Nel 1989 gli venne affidato l’insegnamento di psicoterapia cognitiva presso la specializzazione in psichiatria dell’Università Cattolica di Roma, dove ha insegnato fino al 2000. Nel 1990 insegna nel corso post-laurea di psicoterapia cognitiva dell’Università di Barcellona, diretto dal Prof. Villegas.

In quello stesso periodo cominciò ad interessarsi dello studio della relazione terapeutica e del confronto tra psicoanalisi e psicoterapia cognitiva. Le riflessioni teoriche e cliniche di quel periodo portarono alla pubblicazione nel 1991 de “I processi cognitivi nella relazione terapeutica”(Carocci, Roma). Il libro ebbe una certa risonanza anche per il confronto sistematico con le teorie psicoanalitiche e contribuì allo sviluppo di un dialogo tra le due tradizioni di ricerca.

Gli interessi per la dimensione interpersonale della psicoterapia lo portarono ad interessarsi del trattamento dei pazienti relazionalmente “difficili” in particolare dei pazienti con Disturbi di Personalità.

Nel 1996 fondò con un gruppo di allievi il III Centro di Psicoterapia Cognitiva specializzato nel trattamento dei pazienti gravi.
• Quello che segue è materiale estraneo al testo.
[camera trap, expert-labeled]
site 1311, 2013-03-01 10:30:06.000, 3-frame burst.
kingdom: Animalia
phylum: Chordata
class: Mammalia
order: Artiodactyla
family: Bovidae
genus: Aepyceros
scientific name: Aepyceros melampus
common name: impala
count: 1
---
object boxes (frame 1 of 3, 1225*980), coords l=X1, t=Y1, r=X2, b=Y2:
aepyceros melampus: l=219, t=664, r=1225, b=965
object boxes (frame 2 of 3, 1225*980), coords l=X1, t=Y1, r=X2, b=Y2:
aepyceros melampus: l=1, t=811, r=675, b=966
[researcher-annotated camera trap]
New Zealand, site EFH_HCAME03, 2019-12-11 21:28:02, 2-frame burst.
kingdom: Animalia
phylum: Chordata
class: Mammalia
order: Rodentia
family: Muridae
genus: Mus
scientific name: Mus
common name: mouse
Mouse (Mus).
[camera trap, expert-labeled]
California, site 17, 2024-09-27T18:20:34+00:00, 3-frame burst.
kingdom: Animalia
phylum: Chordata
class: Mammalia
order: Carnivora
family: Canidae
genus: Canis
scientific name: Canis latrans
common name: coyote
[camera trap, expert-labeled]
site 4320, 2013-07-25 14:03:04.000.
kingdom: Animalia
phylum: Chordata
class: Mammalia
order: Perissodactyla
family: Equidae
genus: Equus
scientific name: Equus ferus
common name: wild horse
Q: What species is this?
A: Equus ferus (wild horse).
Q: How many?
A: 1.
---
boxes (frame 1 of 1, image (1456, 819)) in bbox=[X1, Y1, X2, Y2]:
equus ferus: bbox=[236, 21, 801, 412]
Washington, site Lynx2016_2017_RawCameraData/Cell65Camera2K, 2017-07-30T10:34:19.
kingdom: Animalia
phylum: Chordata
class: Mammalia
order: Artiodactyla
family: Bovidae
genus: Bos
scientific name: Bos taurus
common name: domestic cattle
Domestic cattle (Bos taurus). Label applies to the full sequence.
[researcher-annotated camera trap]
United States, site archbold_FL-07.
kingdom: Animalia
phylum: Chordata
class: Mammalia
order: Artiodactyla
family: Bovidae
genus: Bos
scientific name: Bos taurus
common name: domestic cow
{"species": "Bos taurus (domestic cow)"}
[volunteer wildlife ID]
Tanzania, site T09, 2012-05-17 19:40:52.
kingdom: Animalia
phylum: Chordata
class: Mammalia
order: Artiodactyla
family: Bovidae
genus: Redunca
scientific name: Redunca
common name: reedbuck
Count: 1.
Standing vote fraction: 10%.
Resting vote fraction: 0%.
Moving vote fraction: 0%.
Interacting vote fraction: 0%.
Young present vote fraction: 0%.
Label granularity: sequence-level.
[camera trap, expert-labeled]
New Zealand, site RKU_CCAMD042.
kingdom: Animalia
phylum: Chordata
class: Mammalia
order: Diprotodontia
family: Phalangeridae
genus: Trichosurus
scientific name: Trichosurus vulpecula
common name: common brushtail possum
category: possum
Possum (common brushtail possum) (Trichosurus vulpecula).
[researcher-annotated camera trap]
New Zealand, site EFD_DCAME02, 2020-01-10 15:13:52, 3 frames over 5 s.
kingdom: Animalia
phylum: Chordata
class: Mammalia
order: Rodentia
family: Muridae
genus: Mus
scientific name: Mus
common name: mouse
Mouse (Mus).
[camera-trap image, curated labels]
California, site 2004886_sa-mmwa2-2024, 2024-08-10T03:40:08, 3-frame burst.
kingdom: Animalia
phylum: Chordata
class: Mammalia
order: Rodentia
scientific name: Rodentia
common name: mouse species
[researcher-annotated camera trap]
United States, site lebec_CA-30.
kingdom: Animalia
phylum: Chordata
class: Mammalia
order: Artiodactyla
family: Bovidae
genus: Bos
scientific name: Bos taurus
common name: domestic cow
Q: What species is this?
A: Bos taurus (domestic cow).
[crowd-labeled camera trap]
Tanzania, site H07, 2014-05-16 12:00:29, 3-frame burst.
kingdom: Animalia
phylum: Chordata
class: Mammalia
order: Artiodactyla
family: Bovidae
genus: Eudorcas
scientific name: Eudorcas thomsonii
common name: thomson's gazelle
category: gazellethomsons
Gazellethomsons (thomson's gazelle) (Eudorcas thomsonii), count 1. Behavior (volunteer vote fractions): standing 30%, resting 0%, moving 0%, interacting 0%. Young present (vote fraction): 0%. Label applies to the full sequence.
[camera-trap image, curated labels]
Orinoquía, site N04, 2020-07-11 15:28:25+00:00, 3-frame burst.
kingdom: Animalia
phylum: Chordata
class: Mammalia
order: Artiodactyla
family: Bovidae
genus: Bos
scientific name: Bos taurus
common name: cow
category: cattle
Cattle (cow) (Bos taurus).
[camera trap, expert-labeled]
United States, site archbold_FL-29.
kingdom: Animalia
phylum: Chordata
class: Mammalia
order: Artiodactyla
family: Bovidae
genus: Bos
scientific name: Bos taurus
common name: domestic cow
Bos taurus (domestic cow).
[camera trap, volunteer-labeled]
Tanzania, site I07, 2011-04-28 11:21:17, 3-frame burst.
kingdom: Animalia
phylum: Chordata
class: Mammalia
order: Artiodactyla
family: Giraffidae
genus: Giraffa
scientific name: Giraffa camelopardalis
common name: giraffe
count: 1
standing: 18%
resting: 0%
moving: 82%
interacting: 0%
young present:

La ricerca del III Centro si è indirizzata, in particolare, agli studi dei processi metacognitivi nei disturbi di personalità.

Il lavoro del Centro ha ricevuto un certo riconoscimento internazionale e due strumenti di indagine del processo terapeutico ideati dal gruppo, la “Scala di valutazione della Metacognizione (Svam)” e la “Griglia degli Stati Problematici”, vengono utilizzate da gruppi di diversi paesi. Attualmente sono circa una decina i gruppi di ricerca nel mondo che lavorano sulla base del modello del III Centro.

Il modello del III Centro è stato riassunto nel 1999 nel volume collettivo (curato da Semerari) “Psicoterapia cognitiva del paziente grave: Metacognizione e relazione terapeutica”, Cortina, Milano, che venne tradotto in spagnolo nel 2002 da Desclee de Brouwer.

A questo libro farà seguito nel 2004 un altro lavoro collettivo curato da Dimaggio e Semerari: “I disturbi di personalità: modelli e trattamento”, Laterza, Roma. Anche di questo libro i diritti di traduzione sono stati di recente acquistati dalla Desclee de Brouwer.

Nel 2007 è uscito in inglese “Psychotherapy of Personalità Disorders” (Routledge), lavoro collettivo del III Centro di Psicoterapia Cognitiva.

Nel 2000 Semerari ha pubblicato con Laterza il libro: “ Storia, teorie e tecniche della psicoterapia cognitiva” anch’esso tradotto in spagnolo nel 2002 dalla Paidos.

Nel 2000 Semerari è stato eletto presidente della Sezione Italiana della Society for Psychotherapy Research (S.P.R.), carica che terrà fino al congresso internazionale del 2004 tenutosi a Roma.

Nel 2009 ha ricevuto l’incarico per l’insegnamento di Psicologia Clinica nelle facoltà di Psicologia della Sapienza di Roma.